Yüce Allah (cc) bu günkü tarih; yani 20 Şubat 1893’ten itibaren altı sene içerisinde, Hz. Resulüllah’a (sav) ettiği küfürler ve küstahlıkların cezası olarak kendisinin çok şiddetli bir azaba çarptırılacağını bana bildirmiştir. İşte ben, gaipten bana ilham edilen bu haberi yayınlayarak bütün Müslümanlar, Ariyalar, Hıristiyanlar ve diğer (dinlere tabi olan) bütün fırkalara bildiriyorum. Eğer bugünden başlayarak altı sene içerisinde alelade acılardan daha büyük, harikulade ve kendi içinde İlahi bir heybet (yücelik) taşımakta olan bir azap bu şahsa uygulanmazsa, Yüce Allah (cc) tarafından olmadığımı ve O’nun ruhunun (konuşturmasıyla) konuşmadığımı anlayınız. Eğer ben, gaipten verdiğim bu haber konusunda yalancı çıkarsam, her cezayı almaya hazırım.         

Bu şahıs Resulüllah (sav)’e çok aşırı küstahlıklar ve terbiyesizliklerde bulunmuştur ki onları düşünmek bile insana ürperti vermektedir. Onun eserleri çok acayip bir küçümseme, küçük düşürme ve sövmelerle doludur. Hangi Müslüman vardır ki o kitapları dinlesin de kalbi ve ciğeri parçalanmasın? Gaipten verdiğim bu haber tesadüfen değildir. Aksine acizane, özel olarak bu gayeyle dua ettim ve onun cevabını böylece aldım. Bu ilham (ve gaipten verdiğim haber) Müslümanlar için bile (doğruluğumu kanıtlayan) bir nişane (alamet) olacaktır.” [1]        

Hz. Ahmed (as) Lekram ile ilgili, gaipten gelen bu haberi yayınlamaktan başka Farsça bir manzume de neşretmiş ve:     

“Ey ahmak ve yolunu şaşırmış düşman! Muhammed’in (sav) keskin kılıcından kork! [2] diyerek kendisini uyarmıştır.         

Hz. Ahmed (as), 4 Nisan 1893’te Lekram ile ilgili gördüğü rüyayı “Berekat-üd Dua” adlı eserinde beyan etmiş ve şöyle demiştir:        

“Sabahleyin azıcık uyurken, birkaç dostumla birlikte, geniş bir evde oturduğumu gördüm. Derken çok kuvvetli ve korkunç yüzlü bir kişi gelerek önümde durdu. Sanki yüzünden kan akmaktaydı. Güya o, insan değil aksine azap verici ve korkunç meleklerdendir. Onun heybeti de (görenlerin) kalbi üzerine musallat olmuştur. Ben onu görür görmez o bana, Lekram nerededir? diye sordu. Ayrıca başka birisinin ismini de söyledi ve nerede olduğunu sordu. Bunun üzerine o şahsın (meleğin) Lekram’ın ve diğer kimsenin cezalandırılması için görevlendirildiğini anladım.” [3]          

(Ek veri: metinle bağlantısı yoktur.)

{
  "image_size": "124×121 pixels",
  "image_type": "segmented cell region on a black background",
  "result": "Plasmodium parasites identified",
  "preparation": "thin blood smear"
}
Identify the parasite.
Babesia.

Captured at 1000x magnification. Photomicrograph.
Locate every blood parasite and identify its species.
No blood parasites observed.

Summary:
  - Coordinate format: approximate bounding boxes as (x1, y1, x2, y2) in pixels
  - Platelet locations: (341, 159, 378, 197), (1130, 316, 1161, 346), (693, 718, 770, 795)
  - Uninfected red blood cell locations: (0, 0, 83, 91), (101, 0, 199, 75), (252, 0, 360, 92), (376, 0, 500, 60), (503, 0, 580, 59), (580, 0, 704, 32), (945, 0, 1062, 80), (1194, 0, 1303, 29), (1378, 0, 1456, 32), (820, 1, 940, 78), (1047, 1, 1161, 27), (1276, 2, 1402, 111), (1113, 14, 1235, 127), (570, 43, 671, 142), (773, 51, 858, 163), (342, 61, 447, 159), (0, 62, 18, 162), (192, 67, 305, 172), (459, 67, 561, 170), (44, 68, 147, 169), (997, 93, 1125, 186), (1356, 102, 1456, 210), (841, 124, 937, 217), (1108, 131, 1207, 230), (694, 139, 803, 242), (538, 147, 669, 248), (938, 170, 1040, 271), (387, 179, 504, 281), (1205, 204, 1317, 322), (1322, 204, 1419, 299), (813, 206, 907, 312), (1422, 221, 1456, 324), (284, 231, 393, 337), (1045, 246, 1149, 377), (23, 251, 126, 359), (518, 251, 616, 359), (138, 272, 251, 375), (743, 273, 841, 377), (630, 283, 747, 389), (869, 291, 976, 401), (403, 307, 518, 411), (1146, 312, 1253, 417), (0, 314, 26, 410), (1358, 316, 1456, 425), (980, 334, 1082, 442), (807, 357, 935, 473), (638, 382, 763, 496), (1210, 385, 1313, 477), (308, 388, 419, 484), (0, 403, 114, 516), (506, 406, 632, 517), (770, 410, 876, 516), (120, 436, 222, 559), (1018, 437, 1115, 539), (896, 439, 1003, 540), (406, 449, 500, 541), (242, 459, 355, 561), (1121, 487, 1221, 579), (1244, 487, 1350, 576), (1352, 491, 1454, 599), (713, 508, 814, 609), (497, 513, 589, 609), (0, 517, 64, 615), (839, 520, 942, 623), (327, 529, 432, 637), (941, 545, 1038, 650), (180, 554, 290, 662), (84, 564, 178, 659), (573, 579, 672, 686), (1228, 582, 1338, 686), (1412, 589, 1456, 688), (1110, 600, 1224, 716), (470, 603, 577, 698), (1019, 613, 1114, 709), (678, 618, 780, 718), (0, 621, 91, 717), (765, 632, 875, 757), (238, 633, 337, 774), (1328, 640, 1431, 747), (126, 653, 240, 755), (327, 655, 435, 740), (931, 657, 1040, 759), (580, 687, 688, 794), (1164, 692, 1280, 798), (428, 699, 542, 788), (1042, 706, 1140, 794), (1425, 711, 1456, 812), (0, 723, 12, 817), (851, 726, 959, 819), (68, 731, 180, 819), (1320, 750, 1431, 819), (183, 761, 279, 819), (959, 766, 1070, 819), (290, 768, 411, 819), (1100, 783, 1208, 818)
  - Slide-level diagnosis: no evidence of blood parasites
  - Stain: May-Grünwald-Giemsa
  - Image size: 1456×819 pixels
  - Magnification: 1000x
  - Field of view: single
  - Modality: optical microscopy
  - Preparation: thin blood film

Hz. Ahmed (as) “Kiramat-üs Sadıkîn” adlı Arapça eserinde Lekram ile ilgili önceden verdiği bu haberi tekrarlamış ve onun, kendi doğruluğunun bir delili olacağını beyan etmiştir. Aynı eserde Hz. Ahmed (as) muhaliflerinden olan Muhammed Hüseyin Batalavi’ye muhatap olarak, Arapça bildiğini ispat etmek gayesiyle birçok Arapça kaside yazmıştır ve ayrıca nesir (düz yazı) bile yazarak bilgisini ispat etmiştir. Yazdığı Arapça şiirlerinden biri şöyledir:     

Yani: Benim Rabbim bana müjde vermiş ve “Sen bayram gününü göreceksin. Onunla bitişik bir bayram günü daha olacaktır” diyerek müjdesini bana bildirmiştir. [4]         

Hz. Ahmed (as) burada Lekram’ın bayramdan hemen sonra helak edileceğini ve böylece Müslümanlar’ın yine bayram yapacaklarını ima etmiştir.         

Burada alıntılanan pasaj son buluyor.